The Pilgrims sailed in late 1620, arriving in Nov of that year some 200 miles north of their target, the Hudson River, located in southern Virginia and under authority of the London Company. They instead landed in northern Virginia, under control of the new Gorges endeavor (The Council of New England), from whom they had not recieced permission to do so. Enter negotiations with John Pierce of the London company and Gorges to permit the settlement to exist, and he ultimately made it happen in the Pierce Grant. The Council issues more grants, including one to Gorges and John Mason covering lands in modern New Hampshire and Maine. Then the King died and war came back. Gorges would become occupied as military governor and would be unable to focus on colonies in what he officially named Maine or on the Council.

The Pierce Grant ultimately allowing the Pilgrims to stay would become his own undoing. Some other folks had made investments that pretty much flopped in the 1620s, and those ultimately became morphed into a new venture known as Massachusetts Bay Colony, which was largely puritans who had been inspired by the seemingly stable society in Plymouth Plantation run by the Pilgrims nearby. They recieved a royal charter for their endeavor and were permitted within land under authority of the Council. Mason also split his holding with Gorges, creating New Hampshire.
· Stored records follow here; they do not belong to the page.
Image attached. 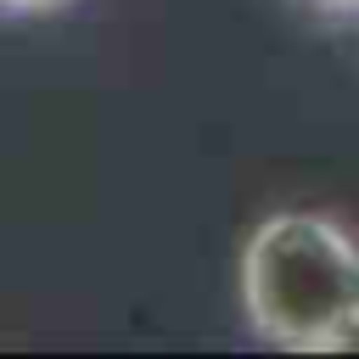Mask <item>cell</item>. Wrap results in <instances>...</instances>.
Wrapping results in <instances>:
<instances>
[{
	"instance_id": "6da1fadb",
	"label": "cell",
	"mask_w": 359,
	"mask_h": 359,
	"mask_svg": "<svg viewBox=\"0 0 359 359\" xmlns=\"http://www.w3.org/2000/svg\"><path fill=\"white\" fill-rule=\"evenodd\" d=\"M241 314L292 353L359 342V236L309 208L269 213L241 247Z\"/></svg>"
},
{
	"instance_id": "7a4b0ae2",
	"label": "cell",
	"mask_w": 359,
	"mask_h": 359,
	"mask_svg": "<svg viewBox=\"0 0 359 359\" xmlns=\"http://www.w3.org/2000/svg\"><path fill=\"white\" fill-rule=\"evenodd\" d=\"M0 6H22V11H34V6H56V0H0Z\"/></svg>"
}]
</instances>
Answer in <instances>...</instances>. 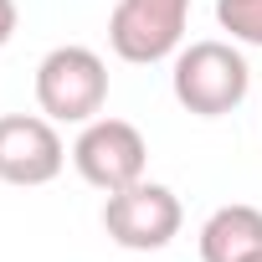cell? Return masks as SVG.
Wrapping results in <instances>:
<instances>
[{
    "instance_id": "10",
    "label": "cell",
    "mask_w": 262,
    "mask_h": 262,
    "mask_svg": "<svg viewBox=\"0 0 262 262\" xmlns=\"http://www.w3.org/2000/svg\"><path fill=\"white\" fill-rule=\"evenodd\" d=\"M242 262H262V252H252V257H242Z\"/></svg>"
},
{
    "instance_id": "3",
    "label": "cell",
    "mask_w": 262,
    "mask_h": 262,
    "mask_svg": "<svg viewBox=\"0 0 262 262\" xmlns=\"http://www.w3.org/2000/svg\"><path fill=\"white\" fill-rule=\"evenodd\" d=\"M180 195L160 180H134L103 201V231L123 252H160L180 236Z\"/></svg>"
},
{
    "instance_id": "4",
    "label": "cell",
    "mask_w": 262,
    "mask_h": 262,
    "mask_svg": "<svg viewBox=\"0 0 262 262\" xmlns=\"http://www.w3.org/2000/svg\"><path fill=\"white\" fill-rule=\"evenodd\" d=\"M72 165H77V175L93 185V190H103V195H113V190H123V185H134V180H144V165H149V144H144V134L128 118H93V123H82V134H77V144H72Z\"/></svg>"
},
{
    "instance_id": "9",
    "label": "cell",
    "mask_w": 262,
    "mask_h": 262,
    "mask_svg": "<svg viewBox=\"0 0 262 262\" xmlns=\"http://www.w3.org/2000/svg\"><path fill=\"white\" fill-rule=\"evenodd\" d=\"M16 21H21V11H16V0H0V47H6V41L16 36Z\"/></svg>"
},
{
    "instance_id": "6",
    "label": "cell",
    "mask_w": 262,
    "mask_h": 262,
    "mask_svg": "<svg viewBox=\"0 0 262 262\" xmlns=\"http://www.w3.org/2000/svg\"><path fill=\"white\" fill-rule=\"evenodd\" d=\"M67 165V144L47 113H0V180L52 185Z\"/></svg>"
},
{
    "instance_id": "5",
    "label": "cell",
    "mask_w": 262,
    "mask_h": 262,
    "mask_svg": "<svg viewBox=\"0 0 262 262\" xmlns=\"http://www.w3.org/2000/svg\"><path fill=\"white\" fill-rule=\"evenodd\" d=\"M190 21V0H118L108 16V41L123 62L149 67L180 52Z\"/></svg>"
},
{
    "instance_id": "1",
    "label": "cell",
    "mask_w": 262,
    "mask_h": 262,
    "mask_svg": "<svg viewBox=\"0 0 262 262\" xmlns=\"http://www.w3.org/2000/svg\"><path fill=\"white\" fill-rule=\"evenodd\" d=\"M175 103L195 118H221L236 113L252 93V67L231 41H190L175 52V72H170Z\"/></svg>"
},
{
    "instance_id": "7",
    "label": "cell",
    "mask_w": 262,
    "mask_h": 262,
    "mask_svg": "<svg viewBox=\"0 0 262 262\" xmlns=\"http://www.w3.org/2000/svg\"><path fill=\"white\" fill-rule=\"evenodd\" d=\"M252 252H262V211L257 206L231 201V206L206 216V226H201V262H242Z\"/></svg>"
},
{
    "instance_id": "8",
    "label": "cell",
    "mask_w": 262,
    "mask_h": 262,
    "mask_svg": "<svg viewBox=\"0 0 262 262\" xmlns=\"http://www.w3.org/2000/svg\"><path fill=\"white\" fill-rule=\"evenodd\" d=\"M216 21L231 41L262 47V0H216Z\"/></svg>"
},
{
    "instance_id": "2",
    "label": "cell",
    "mask_w": 262,
    "mask_h": 262,
    "mask_svg": "<svg viewBox=\"0 0 262 262\" xmlns=\"http://www.w3.org/2000/svg\"><path fill=\"white\" fill-rule=\"evenodd\" d=\"M36 103L52 123H93L108 103V67L93 47H52L36 62Z\"/></svg>"
}]
</instances>
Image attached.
In 1630 Gorges resigned as military governor and again focused on Maine, where he had helped create some small fishing communities over the previous decade but nothing of any real note.

Gorges realized the exploding population of Massachusetts Bay Colony and subsequent growth in authority would undo the Council of New England, so he dissolved it and sought a new charter as Governor of New England, retaining his holding of his remaining portion of Maine. He planned to sail to America and govern the region but the trip never happened and eventually Gorges died, in 1647, having never achieved his vision. Meanwhile Massachusetts Bay Colony had continued to grow in size and power, had survived the Pequot War and had removed many Natives by selling them in the Caribbean. The power continued to shift and by the late 1670s the power of Massachusetts Bay was revealed in King Phillip's War, an extremely violent purging of the local Natives, their King, and his family in which both sides suffered massive loses. Despite efforts by both the son and grandson of Gorges no major colony ever existed in Maine. In 1677 Ferdinando Gorges' grandson, also named Ferdinando, sold his family's rights over Maine to Massachusetts Bay Colony for 1,250£, ending decades of legal battles over validity of the land grants by seperate kings decades prior.